Requirement:
Retype the passage of the mtcars regression text starting with "Simple linear regression is a" and going on through "and fuel consumption.".

Extracted text:
◆ ◆ ◆ ◆ ◆ ◆ ◆

2025-02-09

Linear Regression for mtcars Data Set

Simple linear regression is a method used to model the relationship between a dependent variable \(Y\) and an independent variable \(X\).

The equation for simple linear regression is:

\[ Y = \beta_0 + \beta_1 X + \epsilon \] Where: - \(Y\) is the dependent variable. - \(\beta_0\) is the intercept. - \(\beta_1\) is the slope. - \(X\) is the independent variable. - \(\epsilon\) is the error term.



The mtcars dataset contains specifications and performance data for 32 car models from the 1970s. The dataset includes 11 variables related to car performance, dimensions, and fuel consumption.

Linear Regression: Weight vs Mileage

The data suggests there is an inverse relationship between weight and miles per gallon, meaning the heavier the car the less gas mileage.

◆ ◆ ◆ ◆ ◆ ◆ ◆

Stored data entries
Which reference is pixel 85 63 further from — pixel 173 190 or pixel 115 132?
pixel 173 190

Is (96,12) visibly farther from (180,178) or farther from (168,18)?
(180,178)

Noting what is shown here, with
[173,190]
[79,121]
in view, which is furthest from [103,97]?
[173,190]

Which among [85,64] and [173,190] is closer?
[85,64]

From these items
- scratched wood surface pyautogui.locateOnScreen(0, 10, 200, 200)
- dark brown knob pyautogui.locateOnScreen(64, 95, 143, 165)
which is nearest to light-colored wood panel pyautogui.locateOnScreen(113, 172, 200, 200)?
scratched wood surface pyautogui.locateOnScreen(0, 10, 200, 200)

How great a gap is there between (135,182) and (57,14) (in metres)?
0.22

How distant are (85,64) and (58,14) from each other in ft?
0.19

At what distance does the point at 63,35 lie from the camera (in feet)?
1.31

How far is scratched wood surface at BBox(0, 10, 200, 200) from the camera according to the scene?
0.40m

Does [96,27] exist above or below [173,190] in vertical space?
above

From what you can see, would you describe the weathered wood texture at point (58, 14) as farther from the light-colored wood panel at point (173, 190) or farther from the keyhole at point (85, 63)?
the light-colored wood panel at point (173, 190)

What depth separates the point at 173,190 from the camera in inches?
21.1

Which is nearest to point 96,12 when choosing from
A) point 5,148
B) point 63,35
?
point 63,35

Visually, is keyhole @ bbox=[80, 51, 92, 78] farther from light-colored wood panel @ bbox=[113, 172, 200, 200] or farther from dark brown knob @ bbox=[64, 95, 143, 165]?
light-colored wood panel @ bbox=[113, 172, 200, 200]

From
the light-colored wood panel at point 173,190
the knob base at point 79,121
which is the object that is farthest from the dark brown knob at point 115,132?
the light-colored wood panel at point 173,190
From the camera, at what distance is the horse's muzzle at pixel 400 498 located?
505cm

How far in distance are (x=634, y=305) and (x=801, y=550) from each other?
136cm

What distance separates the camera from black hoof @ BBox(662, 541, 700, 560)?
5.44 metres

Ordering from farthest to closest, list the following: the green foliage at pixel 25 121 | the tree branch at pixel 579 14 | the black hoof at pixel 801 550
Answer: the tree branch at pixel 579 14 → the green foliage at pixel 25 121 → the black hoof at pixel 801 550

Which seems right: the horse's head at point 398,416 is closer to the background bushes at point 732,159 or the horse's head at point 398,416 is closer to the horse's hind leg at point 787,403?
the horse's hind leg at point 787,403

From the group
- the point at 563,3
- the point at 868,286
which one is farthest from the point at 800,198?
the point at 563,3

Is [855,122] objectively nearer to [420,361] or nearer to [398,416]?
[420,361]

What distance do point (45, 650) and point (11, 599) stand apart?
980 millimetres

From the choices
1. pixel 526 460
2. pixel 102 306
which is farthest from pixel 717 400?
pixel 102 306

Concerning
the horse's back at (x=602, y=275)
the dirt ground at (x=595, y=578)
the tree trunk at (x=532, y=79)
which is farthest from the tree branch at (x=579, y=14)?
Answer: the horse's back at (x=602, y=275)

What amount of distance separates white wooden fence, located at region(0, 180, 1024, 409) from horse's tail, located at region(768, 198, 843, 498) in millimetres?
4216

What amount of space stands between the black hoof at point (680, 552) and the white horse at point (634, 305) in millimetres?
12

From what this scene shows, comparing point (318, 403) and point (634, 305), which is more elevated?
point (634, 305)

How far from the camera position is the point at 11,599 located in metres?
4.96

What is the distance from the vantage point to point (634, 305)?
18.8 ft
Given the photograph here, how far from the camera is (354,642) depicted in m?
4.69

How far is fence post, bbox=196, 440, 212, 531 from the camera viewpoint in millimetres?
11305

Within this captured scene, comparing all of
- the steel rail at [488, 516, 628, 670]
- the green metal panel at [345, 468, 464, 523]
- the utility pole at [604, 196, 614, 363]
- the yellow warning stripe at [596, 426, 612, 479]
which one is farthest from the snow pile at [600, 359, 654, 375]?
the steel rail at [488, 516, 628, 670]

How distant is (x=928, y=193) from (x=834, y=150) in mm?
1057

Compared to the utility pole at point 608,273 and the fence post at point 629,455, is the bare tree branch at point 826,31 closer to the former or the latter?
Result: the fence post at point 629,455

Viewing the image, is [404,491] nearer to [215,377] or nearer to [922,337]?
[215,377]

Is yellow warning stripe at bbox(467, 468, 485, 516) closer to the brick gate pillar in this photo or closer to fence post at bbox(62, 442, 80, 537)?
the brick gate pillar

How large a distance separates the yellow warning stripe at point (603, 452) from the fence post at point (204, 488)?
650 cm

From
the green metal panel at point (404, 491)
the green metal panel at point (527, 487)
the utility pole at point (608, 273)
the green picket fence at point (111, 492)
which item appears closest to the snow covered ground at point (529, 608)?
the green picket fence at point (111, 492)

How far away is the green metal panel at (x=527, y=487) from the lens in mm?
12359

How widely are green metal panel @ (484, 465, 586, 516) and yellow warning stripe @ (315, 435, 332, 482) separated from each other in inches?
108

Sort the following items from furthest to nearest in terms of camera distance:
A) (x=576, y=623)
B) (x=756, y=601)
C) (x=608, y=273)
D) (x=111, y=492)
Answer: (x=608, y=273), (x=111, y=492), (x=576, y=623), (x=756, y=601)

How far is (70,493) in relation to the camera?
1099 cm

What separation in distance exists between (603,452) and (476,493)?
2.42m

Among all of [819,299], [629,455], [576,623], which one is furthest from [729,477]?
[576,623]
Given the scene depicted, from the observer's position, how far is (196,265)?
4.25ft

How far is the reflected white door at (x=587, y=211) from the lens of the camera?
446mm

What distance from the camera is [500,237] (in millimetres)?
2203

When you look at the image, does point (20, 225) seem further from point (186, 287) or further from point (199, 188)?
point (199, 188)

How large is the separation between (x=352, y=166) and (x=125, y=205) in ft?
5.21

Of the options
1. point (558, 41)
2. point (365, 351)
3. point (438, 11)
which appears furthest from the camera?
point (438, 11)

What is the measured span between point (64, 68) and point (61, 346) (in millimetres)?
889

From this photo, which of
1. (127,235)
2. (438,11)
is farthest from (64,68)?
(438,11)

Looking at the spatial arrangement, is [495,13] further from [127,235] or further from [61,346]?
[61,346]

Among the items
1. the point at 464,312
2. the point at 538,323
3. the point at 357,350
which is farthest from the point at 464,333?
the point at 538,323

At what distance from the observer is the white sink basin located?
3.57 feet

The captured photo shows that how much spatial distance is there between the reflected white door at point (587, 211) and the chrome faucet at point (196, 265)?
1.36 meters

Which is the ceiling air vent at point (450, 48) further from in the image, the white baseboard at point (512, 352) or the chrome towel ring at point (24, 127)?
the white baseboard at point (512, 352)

◆ ◆ ◆ ◆ ◆ ◆ ◆

Task response:
Simple linear regression is a method used to model the relationship between a dependent variable \(Y\) and an independent variable \(X\).

The equation for simple linear regression is:

\[ Y = \beta_0 + \beta_1 X + \epsilon \] Where: - \(Y\) is the dependent variable. - \(\beta_0\) is the intercept. - \(\beta_1\) is the slope. - \(X\) is the independent variable. - \(\epsilon\) is the error term.



The mtcars dataset contains specifications and performance data for 32 car models from the 1970s. The dataset includes 11 variables related to car performance, dimensions, and fuel consumption.